Germany

SV Heimstetten schlägt sich gegen Serienmeister wacker

Heimstetten – Die Überschrift des Spielberichts, der schon wenige Stunden nach dem Abpfiff auf der Webseite des bulgarischen Serienmeisters Ludogorez Rasgrad auftaucht, lautet kurz und knapp: „Ludogorets defeated 2:0 a German team.“ Übersetzt: Ludogorez besiegte eine deutsche Mannschaft mit 2:0.

Dass hier bloß von „einer deutschen Mannschaft“ die Rede ist, ohne diese beim Namen zu nennen, darf als Fingerzeig betrachtet werden, dass sich die Verantwortlichen beim FC Bayern Bulgariens eher nicht vertiefend mit dem SV Heimstetten beschäftigt haben. Vielmehr weilte der Landesmeister der Jahre 2012 bis heute im Trainingslager in Kufstein, war noch auf der Suche nach einem Testspielgegner und klopfte daher über eine Agentur beim Regionalligisten Heimstetten an.

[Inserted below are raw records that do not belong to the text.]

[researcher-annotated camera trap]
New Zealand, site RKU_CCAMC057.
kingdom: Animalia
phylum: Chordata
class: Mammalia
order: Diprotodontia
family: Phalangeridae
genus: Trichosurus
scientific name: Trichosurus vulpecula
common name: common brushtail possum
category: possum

Dort hatte Coach Christoph Schmitt im Vorfeld der Partie gesagt, dass es zwei Tage nach dem Trainingsauftakt für seine Mannschaft „eher ums Erlebnis“ gehe. Ein solches sei die Partie gegen die Bulgaren auch gewesen, konstatiert der Trainer hinterher. Wobei er mit dem Auftritt beim 0:2 aus sportlicher Sicht ebenfalls sehr zufrieden sei, betont Schmitt. „Es hat Spaß gemacht, den Jungs zuzuschauen. Sie haben das sehr ordentlich gemacht.“

„Mit ein bisschen Glück wäre vielleicht ein Unentschieden drin gewesen“, sagt Schmitt. Doch nachdem SVH-Torwart Maximilian Riedmüller zuvor schon einige Male stark pariert hatte, war er in der 57. Minute bei einem Schuss des kongolesischen Nationalspielers Mavis Tchibota machtlos. Wenig später erzielte der Holländer Elvis Manu den 0:2-Endstand.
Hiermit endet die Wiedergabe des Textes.